Henry le vio negar con la cabeza y pensó que él le contestaba su comentario desesperado de no querer arruinarla, y la humillación fría que sintió la instigó a decir,
– No, yo debo cuidarme de no hacer algo que perjudique mi reputación. No podría atrapar a un marido entonces, y ¿por que debo seguir aquí, verdad?
Miró a Dunford a los ojos. Él la veía con mordacidad en su mirada, y su mandíbula estaba cerrada apretadamente con fuerza, ella pensó que sus dientes seguramente se harían pedazos. ¡Así es que él estaba molesto – bien!.
Igual que ella se sentía. Rió frenética y añadió,
– Digamos que puedo regresar a Cornualles si lo deseo, pero ambos sabemos ¿que eso es falso?'
Dunford se giró y miró por la ventana, para no darle a ella probabilidad de seguir hablando.
– Una temporada, -decía ella subiendo el tono-, tiene sólo un propósito para las mujeres, y ese es contraer matrimonio Así te puedes alejar de mí y por consiguiente fuera de tu manos. En este caso, parece que no lo estas haciendo muy bien ya que no puedes mantener tu manos alejadas de mi".
– Henry, calla, -pidió él.
– Oh claro, milord. Guardaré silencio. Un error en una joven perfectamente educada y correcta. No querría otra cosa aparte de la debutante ideal. El cielo prohíba que arruine mis probabilidades para una buena pareja.
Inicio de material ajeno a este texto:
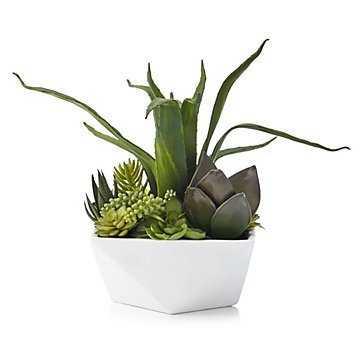 Aloe And Succulent Geo Pot - Z Gallerie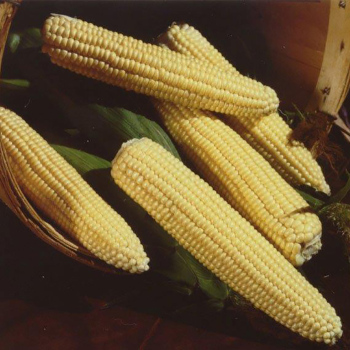 Northern Extra Sweet Hybrid Sweet Corn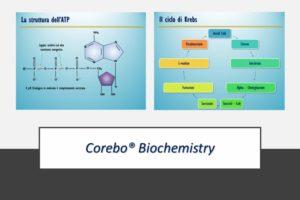 Corebo e Biochimica
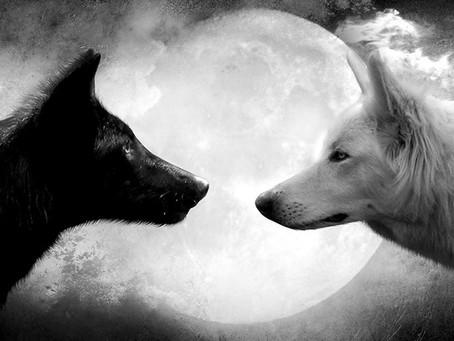 Yoga du Cœur : La fable des deux loups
Porque, aún podría atrapar a un vizconde.
– Si tienes suerte, -él gruñó.
Henry se sintió como hubiera recibido un golpe. Oh, sabia que su meta fundamental era que ella se casara, pero le lastimó mucho oírlo.
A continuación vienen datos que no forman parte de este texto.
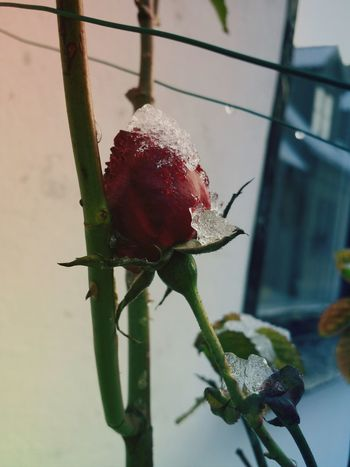 Ice Red Rose Winter Visby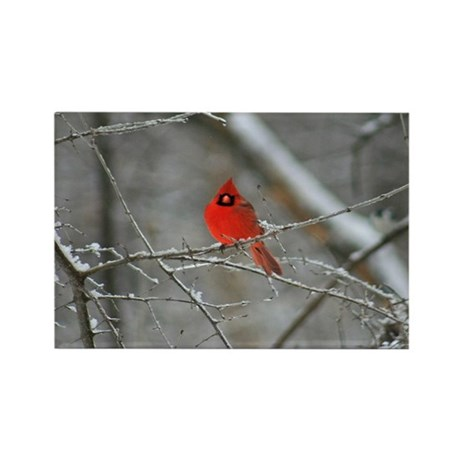 Beautiful Red Cardinal Rectangle Magnet (10 pack)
– Tal vez no me case, -dijo, intentando conseguir un tono desafiante pero sin éxito-. No tengo que hacerlo sabes".
– Espero que decididamente no sabotees tus probabilidades para que encontrar a un marido simplemente por fastidiarme.
Ella se puso rígida.
– No te tengas en tan alta estima, Dunford. Tengo cosas más importantes acerca de las que pensar que fastidiarte.
– Eso es muy afortunado para mí, -él arrastró las palabras.
– Eres odioso, -gritó ella-. Odioso y… Y… ¡Y odioso!
– Qué vocabulario.
Las mejillas de Henry se arrebolaron por la furia y la vergüenza.
– Eres un hombre cruel, Dunford. ¡Un monstruo! Aún no sé por qué me besaste. ¿Hice algo para que me odies? ¿Quisiste castigarme?
No, te tortures respondió, él quiso castigarse a sí mismo.
Dejó salir un suspiro lastimero y dijo:
– No te odio, Henry.
Pero no me amas tampoco, ella quiso gritar. No me amas, y eso me lastima tanto. ¿Tan horrible era? ¿Había algo equivocado con ella? Algo que lo obligó a degradarla besándola plenamente pero sin ninguna razón, Dios mío, no podría pensar acerca de cualquier razón. Ciertamente no fue la misma clase de pasión que había estado sintiendo. Él había sido tan frío y prudente cuando no la despeino.
Ella se quedó sin aliento, repentinamente dándose cuenta para su mortificación completa que las lágrimas brotaban en sus ojos. Precipitadamente volvió su cara y se secó las lagrimas con los guantes, sin importarle si los manchaba.
– Oh, Dios mío, Hen, -Dunford dijo con compasión-. No lo hagas…
– ¿No haga qué? -Ella dijo precipitadamente.
– ¿Por qué lloras?
– ¡Eres muy amable por preguntarme eso y preocuparte por mi! -Ella se cruzó de brazos insubordinadamente y utilizo cada gramo de su voluntad para dejar de llorar. Después de un minuto ella en verdad se dio cuenta que se tranquilizaba y empezaba a volver a la normalidad.
Y justo a tiempo, también, porque el carruaje se detuvo y Dunford dijo terminantemente,
– Hemos llegado.
Henry quiso más que nada volver a su casa. De regreso para Cornualles.